▸ Goal
Reproduce the items from the first line through the line containing "295V315L581 319H587V322H594V329H601V325H623L626 322V309L621", changing "mask_w" to "mask_width" and leaving everything else untouched; give only those lines.

▸ Records supplied
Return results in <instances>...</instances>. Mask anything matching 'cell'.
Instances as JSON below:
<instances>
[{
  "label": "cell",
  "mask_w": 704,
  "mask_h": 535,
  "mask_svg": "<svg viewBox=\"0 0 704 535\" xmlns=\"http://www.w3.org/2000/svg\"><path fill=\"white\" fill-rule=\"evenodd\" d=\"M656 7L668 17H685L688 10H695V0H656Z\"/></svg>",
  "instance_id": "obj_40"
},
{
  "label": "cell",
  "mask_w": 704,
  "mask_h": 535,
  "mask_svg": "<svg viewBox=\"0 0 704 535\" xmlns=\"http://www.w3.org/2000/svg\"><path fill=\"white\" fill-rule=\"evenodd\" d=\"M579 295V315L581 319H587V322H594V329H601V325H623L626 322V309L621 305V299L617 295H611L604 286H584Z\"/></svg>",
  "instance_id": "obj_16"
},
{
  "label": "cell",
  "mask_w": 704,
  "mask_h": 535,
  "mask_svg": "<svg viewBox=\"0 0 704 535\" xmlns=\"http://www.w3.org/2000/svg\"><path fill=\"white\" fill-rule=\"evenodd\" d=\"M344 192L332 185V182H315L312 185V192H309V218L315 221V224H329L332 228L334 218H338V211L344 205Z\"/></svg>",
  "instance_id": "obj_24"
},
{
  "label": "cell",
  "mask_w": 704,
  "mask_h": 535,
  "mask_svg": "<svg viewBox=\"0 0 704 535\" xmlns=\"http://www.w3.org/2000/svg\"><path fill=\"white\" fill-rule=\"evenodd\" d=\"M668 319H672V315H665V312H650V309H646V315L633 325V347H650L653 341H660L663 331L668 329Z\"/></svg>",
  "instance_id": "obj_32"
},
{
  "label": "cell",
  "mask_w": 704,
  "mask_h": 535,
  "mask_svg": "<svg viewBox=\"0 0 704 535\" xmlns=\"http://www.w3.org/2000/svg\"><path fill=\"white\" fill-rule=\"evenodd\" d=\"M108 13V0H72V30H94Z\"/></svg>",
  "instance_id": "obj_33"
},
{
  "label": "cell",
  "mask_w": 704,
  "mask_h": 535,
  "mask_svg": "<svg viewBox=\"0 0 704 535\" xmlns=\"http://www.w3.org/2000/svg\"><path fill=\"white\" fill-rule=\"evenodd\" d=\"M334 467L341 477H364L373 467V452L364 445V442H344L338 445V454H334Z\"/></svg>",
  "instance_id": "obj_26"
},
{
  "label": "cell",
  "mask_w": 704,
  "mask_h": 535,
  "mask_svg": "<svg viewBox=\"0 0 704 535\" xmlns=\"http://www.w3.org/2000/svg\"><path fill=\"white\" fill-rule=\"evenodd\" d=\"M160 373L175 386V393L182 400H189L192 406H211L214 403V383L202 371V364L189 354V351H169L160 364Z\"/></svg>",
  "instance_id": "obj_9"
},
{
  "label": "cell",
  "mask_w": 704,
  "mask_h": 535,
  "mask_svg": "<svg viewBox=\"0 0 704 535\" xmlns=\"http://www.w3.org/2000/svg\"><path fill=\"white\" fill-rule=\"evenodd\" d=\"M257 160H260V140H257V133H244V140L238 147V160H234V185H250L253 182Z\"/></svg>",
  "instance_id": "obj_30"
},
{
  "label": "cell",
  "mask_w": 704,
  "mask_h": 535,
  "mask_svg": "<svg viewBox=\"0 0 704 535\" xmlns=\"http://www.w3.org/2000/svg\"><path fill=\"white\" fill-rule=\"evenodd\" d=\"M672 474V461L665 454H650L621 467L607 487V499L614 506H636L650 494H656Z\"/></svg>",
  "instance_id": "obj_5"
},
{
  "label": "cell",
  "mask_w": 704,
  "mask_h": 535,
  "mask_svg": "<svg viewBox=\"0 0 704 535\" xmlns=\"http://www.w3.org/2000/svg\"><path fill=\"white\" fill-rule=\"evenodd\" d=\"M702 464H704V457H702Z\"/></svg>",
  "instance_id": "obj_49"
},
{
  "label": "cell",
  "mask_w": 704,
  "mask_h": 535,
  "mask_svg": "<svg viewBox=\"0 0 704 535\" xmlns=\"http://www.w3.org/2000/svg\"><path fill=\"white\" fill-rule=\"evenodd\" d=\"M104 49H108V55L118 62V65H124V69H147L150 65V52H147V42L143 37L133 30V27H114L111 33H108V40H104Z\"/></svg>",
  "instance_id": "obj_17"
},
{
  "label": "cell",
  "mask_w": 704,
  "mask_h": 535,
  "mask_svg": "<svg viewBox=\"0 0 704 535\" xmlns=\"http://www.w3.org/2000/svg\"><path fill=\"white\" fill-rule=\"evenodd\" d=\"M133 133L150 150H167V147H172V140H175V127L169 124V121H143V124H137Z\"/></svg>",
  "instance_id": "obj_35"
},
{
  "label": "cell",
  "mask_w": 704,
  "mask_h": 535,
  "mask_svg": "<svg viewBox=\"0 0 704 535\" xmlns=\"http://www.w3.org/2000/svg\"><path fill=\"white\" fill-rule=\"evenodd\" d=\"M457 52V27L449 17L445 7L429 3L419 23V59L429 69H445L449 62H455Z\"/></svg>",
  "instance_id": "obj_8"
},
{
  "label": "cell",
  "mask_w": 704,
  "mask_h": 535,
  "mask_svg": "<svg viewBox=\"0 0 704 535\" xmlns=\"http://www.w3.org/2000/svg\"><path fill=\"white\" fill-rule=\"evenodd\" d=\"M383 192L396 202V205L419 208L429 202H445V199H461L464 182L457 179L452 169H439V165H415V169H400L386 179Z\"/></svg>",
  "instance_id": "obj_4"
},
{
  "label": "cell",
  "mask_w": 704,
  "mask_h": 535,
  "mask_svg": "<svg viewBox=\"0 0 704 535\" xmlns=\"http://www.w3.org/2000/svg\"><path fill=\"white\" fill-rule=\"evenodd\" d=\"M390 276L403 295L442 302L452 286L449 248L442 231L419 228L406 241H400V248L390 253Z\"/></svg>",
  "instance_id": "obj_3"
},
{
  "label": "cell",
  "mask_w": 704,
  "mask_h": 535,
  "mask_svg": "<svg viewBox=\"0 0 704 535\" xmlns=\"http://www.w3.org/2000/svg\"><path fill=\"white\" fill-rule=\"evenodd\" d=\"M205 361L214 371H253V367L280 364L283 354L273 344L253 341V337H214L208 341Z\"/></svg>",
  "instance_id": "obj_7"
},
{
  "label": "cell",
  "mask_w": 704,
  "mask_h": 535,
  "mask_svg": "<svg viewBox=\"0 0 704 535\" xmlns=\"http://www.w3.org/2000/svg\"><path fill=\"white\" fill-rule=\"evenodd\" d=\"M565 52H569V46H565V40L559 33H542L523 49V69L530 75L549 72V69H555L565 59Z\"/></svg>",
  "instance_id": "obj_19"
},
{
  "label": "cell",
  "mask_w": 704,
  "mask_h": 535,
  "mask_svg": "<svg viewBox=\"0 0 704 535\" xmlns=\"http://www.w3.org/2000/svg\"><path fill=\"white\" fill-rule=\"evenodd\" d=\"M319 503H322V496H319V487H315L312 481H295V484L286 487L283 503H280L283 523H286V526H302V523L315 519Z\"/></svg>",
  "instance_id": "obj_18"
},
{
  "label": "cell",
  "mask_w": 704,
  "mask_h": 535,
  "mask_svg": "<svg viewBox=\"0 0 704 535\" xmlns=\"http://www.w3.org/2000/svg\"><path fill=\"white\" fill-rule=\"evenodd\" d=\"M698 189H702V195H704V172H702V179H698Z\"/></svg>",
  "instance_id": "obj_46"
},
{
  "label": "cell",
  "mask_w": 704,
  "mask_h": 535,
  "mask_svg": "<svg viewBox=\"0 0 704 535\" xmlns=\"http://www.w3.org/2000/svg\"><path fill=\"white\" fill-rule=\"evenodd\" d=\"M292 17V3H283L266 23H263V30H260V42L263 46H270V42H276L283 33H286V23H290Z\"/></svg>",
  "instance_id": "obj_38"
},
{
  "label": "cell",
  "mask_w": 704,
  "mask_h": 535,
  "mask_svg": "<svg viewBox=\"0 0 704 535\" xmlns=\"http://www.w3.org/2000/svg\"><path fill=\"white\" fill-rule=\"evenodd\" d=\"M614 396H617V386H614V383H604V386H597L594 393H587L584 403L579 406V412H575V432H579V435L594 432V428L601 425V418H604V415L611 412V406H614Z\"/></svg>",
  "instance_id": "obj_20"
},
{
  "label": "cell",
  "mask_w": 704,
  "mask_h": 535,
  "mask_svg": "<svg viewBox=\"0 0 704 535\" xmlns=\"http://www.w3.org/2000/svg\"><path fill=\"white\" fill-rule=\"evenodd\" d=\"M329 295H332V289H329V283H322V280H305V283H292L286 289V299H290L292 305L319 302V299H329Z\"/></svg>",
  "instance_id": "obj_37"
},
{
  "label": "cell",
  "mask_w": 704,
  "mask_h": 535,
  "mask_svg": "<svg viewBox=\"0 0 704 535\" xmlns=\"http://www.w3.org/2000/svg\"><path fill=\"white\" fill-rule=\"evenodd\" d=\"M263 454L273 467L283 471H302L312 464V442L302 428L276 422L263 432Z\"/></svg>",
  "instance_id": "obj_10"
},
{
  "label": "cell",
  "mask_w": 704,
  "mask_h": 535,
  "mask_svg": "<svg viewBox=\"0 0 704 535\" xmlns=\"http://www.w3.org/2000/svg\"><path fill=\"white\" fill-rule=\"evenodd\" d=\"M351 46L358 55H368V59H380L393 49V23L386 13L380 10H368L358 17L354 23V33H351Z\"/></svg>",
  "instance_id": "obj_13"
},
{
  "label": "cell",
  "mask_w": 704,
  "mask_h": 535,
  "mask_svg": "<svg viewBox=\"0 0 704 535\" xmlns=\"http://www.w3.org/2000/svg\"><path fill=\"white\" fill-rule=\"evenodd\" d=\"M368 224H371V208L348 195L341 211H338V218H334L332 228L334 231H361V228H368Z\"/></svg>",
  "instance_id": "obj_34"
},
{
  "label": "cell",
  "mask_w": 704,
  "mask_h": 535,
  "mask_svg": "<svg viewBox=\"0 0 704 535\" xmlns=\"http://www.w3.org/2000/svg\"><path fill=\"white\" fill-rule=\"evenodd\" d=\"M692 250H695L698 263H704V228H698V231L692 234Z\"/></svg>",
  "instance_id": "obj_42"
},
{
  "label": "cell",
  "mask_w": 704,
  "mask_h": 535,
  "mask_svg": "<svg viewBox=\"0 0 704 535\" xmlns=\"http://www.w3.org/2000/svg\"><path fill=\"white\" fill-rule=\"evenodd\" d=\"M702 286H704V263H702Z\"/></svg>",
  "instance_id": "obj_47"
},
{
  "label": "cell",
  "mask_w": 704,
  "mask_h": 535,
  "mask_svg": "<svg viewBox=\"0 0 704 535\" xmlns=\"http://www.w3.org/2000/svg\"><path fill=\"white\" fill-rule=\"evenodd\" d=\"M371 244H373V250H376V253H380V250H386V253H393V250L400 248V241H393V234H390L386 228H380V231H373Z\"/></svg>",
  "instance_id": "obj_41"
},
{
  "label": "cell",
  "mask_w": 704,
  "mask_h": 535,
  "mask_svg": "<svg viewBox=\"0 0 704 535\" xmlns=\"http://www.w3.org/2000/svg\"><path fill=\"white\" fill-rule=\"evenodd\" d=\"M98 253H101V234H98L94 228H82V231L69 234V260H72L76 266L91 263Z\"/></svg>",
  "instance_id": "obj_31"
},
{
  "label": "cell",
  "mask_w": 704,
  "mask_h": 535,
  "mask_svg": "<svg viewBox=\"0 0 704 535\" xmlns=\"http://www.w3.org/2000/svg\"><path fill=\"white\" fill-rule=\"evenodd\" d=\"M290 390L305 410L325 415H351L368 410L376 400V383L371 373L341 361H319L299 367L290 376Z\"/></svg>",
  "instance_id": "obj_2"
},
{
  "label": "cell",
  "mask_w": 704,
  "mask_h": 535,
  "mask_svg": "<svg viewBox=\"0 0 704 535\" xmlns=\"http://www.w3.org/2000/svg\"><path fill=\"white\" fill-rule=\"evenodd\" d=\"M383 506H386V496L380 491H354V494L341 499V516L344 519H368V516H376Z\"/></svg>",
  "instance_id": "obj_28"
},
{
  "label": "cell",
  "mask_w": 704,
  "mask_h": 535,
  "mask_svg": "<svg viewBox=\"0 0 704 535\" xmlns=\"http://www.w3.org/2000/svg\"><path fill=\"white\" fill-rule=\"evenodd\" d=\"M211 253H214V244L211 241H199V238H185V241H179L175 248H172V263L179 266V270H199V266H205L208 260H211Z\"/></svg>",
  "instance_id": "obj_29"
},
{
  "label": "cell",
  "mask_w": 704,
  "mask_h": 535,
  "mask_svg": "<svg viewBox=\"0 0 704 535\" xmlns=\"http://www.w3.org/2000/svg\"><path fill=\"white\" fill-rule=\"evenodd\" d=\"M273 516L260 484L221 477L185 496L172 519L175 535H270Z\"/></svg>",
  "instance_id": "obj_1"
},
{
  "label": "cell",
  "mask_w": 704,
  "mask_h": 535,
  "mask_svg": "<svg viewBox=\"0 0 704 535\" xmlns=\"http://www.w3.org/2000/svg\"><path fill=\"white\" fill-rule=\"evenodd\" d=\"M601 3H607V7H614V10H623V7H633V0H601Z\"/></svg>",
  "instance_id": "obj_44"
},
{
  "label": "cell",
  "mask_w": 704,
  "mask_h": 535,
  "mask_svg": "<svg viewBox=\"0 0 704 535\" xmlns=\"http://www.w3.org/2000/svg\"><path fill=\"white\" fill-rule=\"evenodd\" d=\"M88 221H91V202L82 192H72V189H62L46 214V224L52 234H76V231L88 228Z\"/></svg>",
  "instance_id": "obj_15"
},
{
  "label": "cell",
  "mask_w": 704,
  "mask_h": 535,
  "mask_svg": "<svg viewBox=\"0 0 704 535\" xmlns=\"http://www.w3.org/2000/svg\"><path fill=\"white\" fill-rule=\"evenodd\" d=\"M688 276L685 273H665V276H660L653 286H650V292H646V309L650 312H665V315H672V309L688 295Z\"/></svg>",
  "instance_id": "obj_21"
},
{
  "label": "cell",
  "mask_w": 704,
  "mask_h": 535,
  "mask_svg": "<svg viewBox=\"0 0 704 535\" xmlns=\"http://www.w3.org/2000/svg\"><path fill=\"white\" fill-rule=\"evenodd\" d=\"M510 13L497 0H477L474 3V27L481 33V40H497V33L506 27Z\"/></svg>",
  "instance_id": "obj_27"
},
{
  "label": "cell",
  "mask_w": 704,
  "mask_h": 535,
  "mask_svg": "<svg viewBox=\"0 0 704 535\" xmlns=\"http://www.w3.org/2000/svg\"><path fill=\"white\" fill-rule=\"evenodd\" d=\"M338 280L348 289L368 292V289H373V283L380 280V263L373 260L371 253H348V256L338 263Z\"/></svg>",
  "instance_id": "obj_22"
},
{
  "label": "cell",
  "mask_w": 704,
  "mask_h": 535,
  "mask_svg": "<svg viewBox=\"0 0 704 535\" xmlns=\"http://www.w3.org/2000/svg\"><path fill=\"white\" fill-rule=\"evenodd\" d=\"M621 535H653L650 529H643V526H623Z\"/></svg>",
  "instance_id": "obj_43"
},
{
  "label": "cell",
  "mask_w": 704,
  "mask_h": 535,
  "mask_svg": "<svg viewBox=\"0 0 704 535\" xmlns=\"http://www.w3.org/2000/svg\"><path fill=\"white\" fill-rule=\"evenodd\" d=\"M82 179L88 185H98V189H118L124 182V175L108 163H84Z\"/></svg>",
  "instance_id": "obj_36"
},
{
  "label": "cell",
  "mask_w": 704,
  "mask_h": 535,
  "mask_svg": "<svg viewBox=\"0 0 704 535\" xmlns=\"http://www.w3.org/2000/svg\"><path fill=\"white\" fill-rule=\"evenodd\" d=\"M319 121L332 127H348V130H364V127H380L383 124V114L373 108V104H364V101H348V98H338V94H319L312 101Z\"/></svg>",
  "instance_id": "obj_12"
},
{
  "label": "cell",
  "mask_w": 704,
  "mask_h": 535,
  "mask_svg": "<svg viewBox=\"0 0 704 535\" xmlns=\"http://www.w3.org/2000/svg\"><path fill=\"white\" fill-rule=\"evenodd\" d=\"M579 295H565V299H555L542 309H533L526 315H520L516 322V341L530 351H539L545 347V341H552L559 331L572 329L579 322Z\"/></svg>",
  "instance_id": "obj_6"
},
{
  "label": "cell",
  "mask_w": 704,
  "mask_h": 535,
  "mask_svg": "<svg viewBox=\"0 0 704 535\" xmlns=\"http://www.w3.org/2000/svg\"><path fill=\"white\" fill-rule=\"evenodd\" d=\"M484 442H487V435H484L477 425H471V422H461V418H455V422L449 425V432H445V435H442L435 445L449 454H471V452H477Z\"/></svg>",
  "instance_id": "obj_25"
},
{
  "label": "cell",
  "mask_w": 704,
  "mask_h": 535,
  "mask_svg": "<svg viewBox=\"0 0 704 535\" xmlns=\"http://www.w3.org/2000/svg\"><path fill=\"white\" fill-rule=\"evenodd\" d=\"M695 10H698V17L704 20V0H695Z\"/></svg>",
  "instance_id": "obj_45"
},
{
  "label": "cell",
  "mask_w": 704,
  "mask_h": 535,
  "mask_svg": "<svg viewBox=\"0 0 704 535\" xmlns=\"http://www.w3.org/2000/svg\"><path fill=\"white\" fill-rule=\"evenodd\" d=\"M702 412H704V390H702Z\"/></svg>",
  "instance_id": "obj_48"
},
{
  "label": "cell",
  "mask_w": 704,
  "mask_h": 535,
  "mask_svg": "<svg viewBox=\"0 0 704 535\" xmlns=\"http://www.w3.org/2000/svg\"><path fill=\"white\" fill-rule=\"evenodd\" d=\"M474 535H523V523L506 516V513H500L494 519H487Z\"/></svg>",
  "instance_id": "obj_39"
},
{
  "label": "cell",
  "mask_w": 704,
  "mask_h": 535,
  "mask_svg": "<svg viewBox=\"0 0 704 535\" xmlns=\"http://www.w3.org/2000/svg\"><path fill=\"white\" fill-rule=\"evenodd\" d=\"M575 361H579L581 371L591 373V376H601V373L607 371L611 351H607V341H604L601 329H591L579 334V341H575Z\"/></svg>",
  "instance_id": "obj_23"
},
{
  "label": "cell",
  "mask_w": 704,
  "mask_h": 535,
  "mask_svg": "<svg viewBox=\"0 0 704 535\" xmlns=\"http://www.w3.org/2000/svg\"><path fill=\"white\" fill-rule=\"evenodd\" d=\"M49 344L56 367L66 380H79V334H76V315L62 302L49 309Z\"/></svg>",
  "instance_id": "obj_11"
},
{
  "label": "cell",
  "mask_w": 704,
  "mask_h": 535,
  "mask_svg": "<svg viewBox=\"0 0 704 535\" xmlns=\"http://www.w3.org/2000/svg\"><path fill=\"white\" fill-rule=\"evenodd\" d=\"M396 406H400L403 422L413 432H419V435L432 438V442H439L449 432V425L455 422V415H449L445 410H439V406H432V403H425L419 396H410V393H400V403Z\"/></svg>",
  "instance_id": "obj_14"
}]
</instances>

▸ Answer for this exercise
Return results in <instances>...</instances>. Mask anything matching 'cell'.
Instances as JSON below:
<instances>
[{
  "label": "cell",
  "mask_width": 704,
  "mask_h": 535,
  "mask_svg": "<svg viewBox=\"0 0 704 535\" xmlns=\"http://www.w3.org/2000/svg\"><path fill=\"white\" fill-rule=\"evenodd\" d=\"M656 7L668 17H685L688 10H695V0H656Z\"/></svg>",
  "instance_id": "obj_40"
},
{
  "label": "cell",
  "mask_width": 704,
  "mask_h": 535,
  "mask_svg": "<svg viewBox=\"0 0 704 535\" xmlns=\"http://www.w3.org/2000/svg\"><path fill=\"white\" fill-rule=\"evenodd\" d=\"M579 295V315L581 319H587V322H594V329H601V325H623L626 322V309L621 305V299L617 295H611L604 286H584Z\"/></svg>",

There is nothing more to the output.